## Task brief
Only one stretch of the listing below is wanted. Give it again exactly, from the line with "United States, site sanjuan_2016_Unit097_Ivan072." through the line with "Q: Fraction of annotators marking 'moving'?".

## Listed entries
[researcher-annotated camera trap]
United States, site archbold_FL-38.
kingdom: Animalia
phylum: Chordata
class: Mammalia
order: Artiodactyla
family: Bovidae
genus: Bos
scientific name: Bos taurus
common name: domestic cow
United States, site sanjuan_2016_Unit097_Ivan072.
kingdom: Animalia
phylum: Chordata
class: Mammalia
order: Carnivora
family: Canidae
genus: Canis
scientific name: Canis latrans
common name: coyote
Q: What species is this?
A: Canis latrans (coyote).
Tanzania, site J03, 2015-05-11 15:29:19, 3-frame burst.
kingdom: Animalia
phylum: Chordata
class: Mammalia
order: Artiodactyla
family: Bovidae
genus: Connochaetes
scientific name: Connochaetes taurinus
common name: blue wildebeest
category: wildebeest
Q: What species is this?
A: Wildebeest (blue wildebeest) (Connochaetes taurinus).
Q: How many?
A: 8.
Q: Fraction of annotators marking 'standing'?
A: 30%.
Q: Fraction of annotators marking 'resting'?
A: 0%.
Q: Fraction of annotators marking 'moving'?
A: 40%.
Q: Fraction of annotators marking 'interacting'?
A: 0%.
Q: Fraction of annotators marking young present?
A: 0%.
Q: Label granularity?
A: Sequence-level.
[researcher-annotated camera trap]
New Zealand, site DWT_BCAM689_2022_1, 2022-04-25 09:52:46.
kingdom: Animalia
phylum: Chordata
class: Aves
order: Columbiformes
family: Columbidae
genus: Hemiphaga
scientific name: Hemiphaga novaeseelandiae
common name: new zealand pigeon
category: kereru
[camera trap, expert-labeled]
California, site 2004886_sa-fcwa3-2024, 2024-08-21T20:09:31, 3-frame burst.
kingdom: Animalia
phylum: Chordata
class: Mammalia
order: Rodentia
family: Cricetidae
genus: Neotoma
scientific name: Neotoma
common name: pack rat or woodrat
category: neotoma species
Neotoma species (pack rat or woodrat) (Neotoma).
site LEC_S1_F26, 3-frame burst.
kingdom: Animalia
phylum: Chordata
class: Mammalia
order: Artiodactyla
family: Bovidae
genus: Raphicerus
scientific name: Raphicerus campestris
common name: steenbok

## Answer space
United States, site sanjuan_2016_Unit097_Ivan072.
kingdom: Animalia
phylum: Chordata
class: Mammalia
order: Carnivora
family: Canidae
genus: Canis
scientific name: Canis latrans
common name: coyote
Q: What species is this?
A: Canis latrans (coyote).
Tanzania, site J03, 2015-05-11 15:29:19, 3-frame burst.
kingdom: Animalia
phylum: Chordata
class: Mammalia
order: Artiodactyla
family: Bovidae
genus: Connochaetes
scientific name: Connochaetes taurinus
common name: blue wildebeest
category: wildebeest
Q: What species is this?
A: Wildebeest (blue wildebeest) (Connochaetes taurinus).
Q: How many?
A: 8.
Q: Fraction of annotators marking 'standing'?
A: 30%.
Q: Fraction of annotators marking 'resting'?
A: 0%.
Q: Fraction of annotators marking 'moving'?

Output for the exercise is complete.